Debate sobre a cultura do cancelamento na sociedade contemporânea
Enviada em 12/06/2021
Tradicionalmente usado para deixar de assinar um serviço ou desmarcar um compromisso, o verbo “cancelar” passou a ser empregue para boicotar atores, instituições, políticos, empresários, etc. Em casos de declarações e comportamentos racistas, misóginos, machistas, transfóbicos ou homofóbicos o cancelamento parece justo e adequado, no qual tem o objetivo de mudar o pensamento da pessoa que cometeu o ato preconceituoso. Apesar da “cultura do cancelamento” levantar debates e pautas de extrema importância, ela acaba por transformar pessoas em objetos descartáveis.
No ano de 2018 surgiu-se uma hashtag no Twitter chamada “MeToo”, que tinha como principal objetivo denunciar casos de assédio e exploração sexual. Atualmente, a ideia do cancelamento, que antes era utilizada para dar voz as vítimas de assédio foi subvertida e passou a ser usada com o objetivo de silenciar os cancelados, diminuindo a participação ativa dos mesmos em diálogos e debates. O termo “cultura do cancelamento”, por sua vez, é apenas um novo nome dado a um problema que existe em nossa sociedade a muito tempo, a hostilidade humana.

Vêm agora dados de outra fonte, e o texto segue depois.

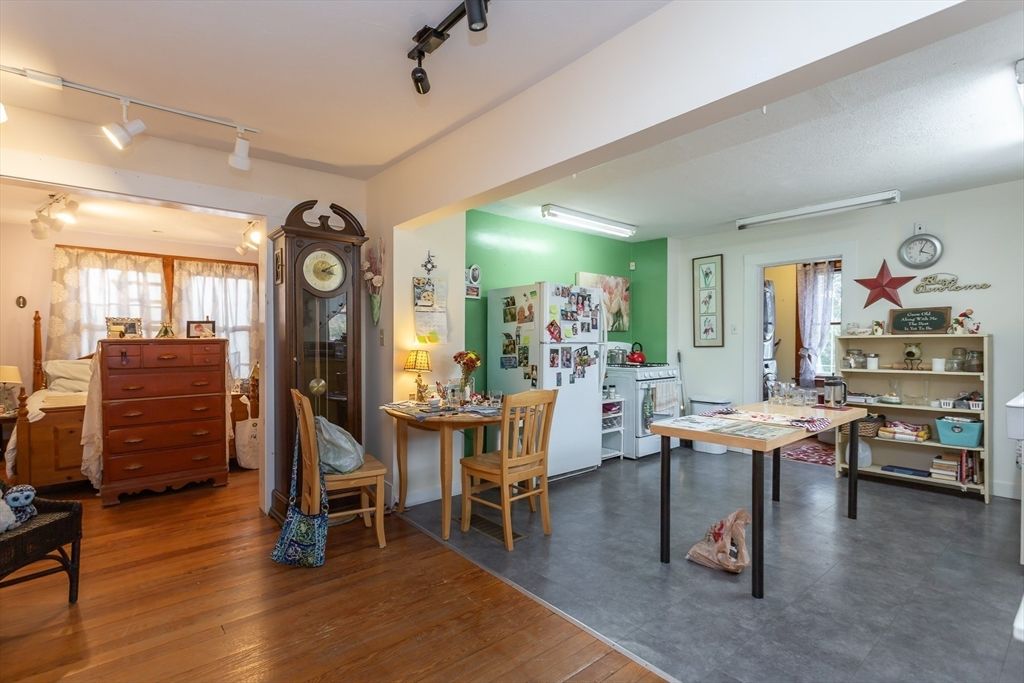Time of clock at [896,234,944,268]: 4:04
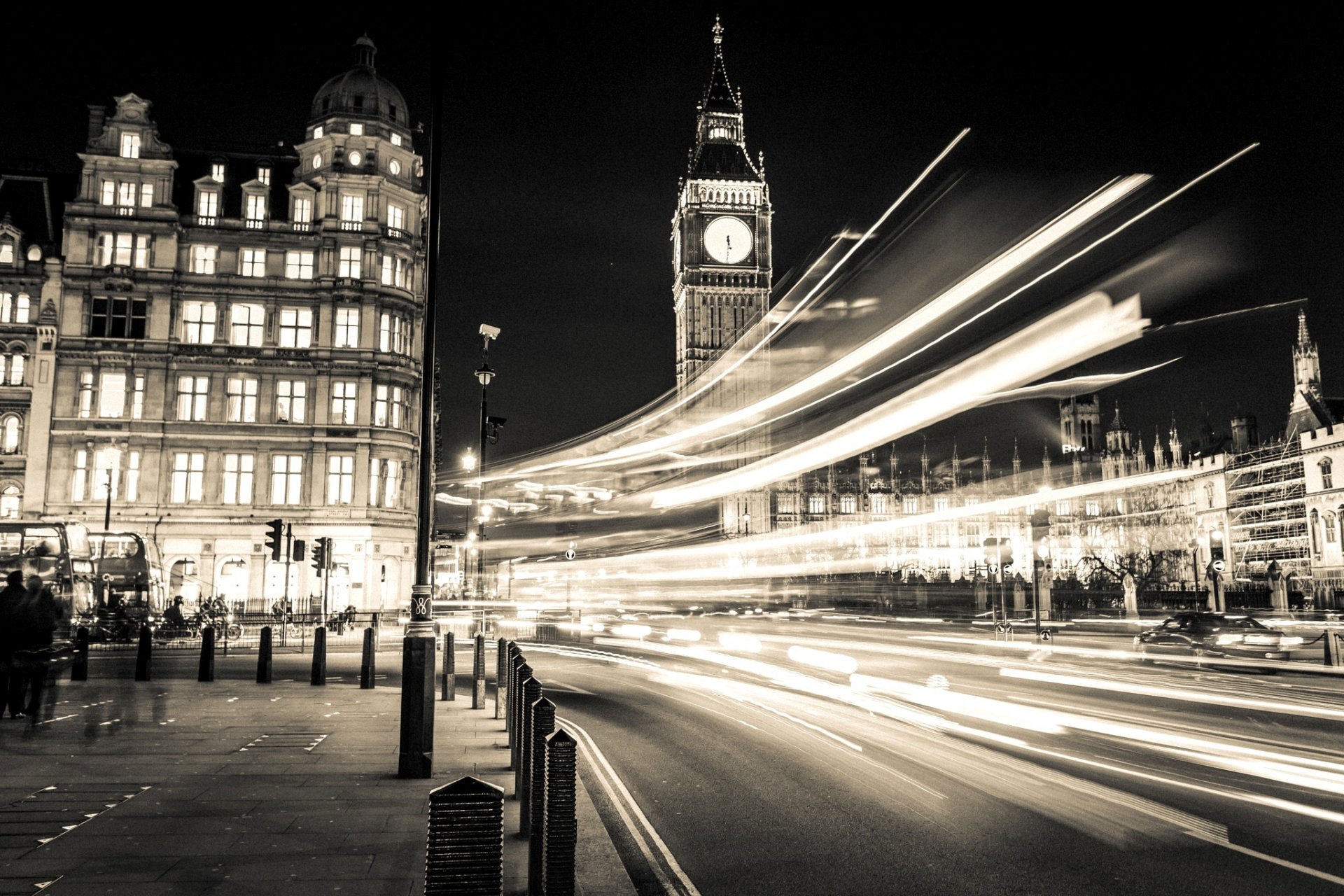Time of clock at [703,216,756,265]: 5:30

De outra parte, a cultura do cancelamento age, muitas vezes, para causar danos como forma de punição. Mas quem tem o direito de afirmar que alguém está “certo” ou “errado”? Valores, ética, ideologia política, senso comum, culturas, religiões, condição sexual, são motivos para linchamento virtual. E, se um indivíduo erra ao invadir o espaço e opinião do outro, ele não será perdoado, não poderá ter a chance de aprender com o erro e recomeçar. A partir de então, a sua vida será completamente mudada, julgada e, com sorte, terá chances para um recomeço.

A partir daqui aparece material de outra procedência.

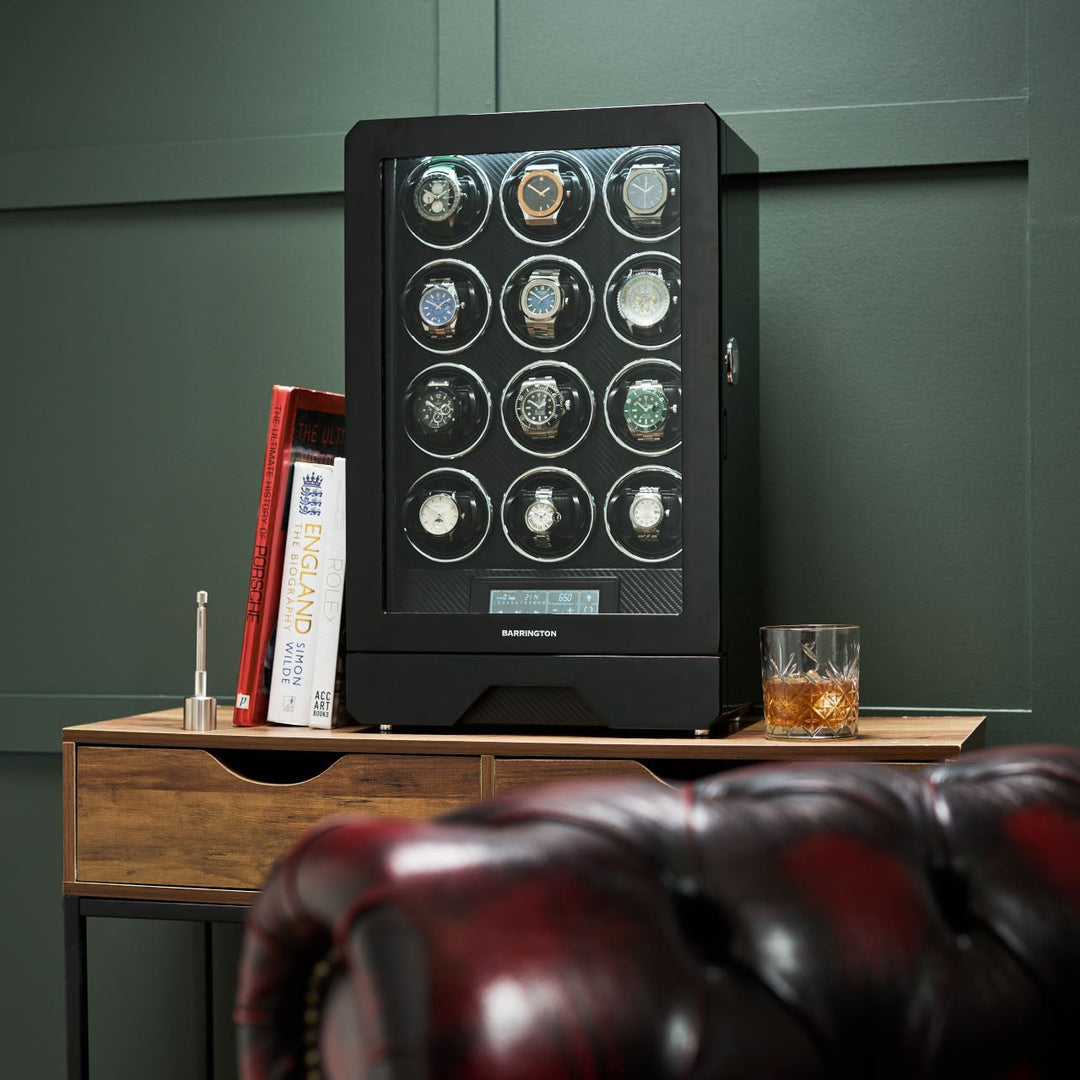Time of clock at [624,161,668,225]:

Dessa forma, conclui-se que vivemos em uma sociedade hostil, no qual julga pessoas por apenas uma fala dita. Para que o cancelamento seja algo consciente e funcional, é necessário que pessoas sejam mais empáticas com o próximo, e o contexto de uma publicação nas redes sócias seja analisado antes de um julgamento. As escolas formam a base dos indivíduos, sendo assim, elas podem proporcionar palestras aos alunos sobre a cultura do cancelamento, mostrando a eles a sua real função, e como a empatia e a comunicação não violenta podem auxiliar nos diálogos interpessoais.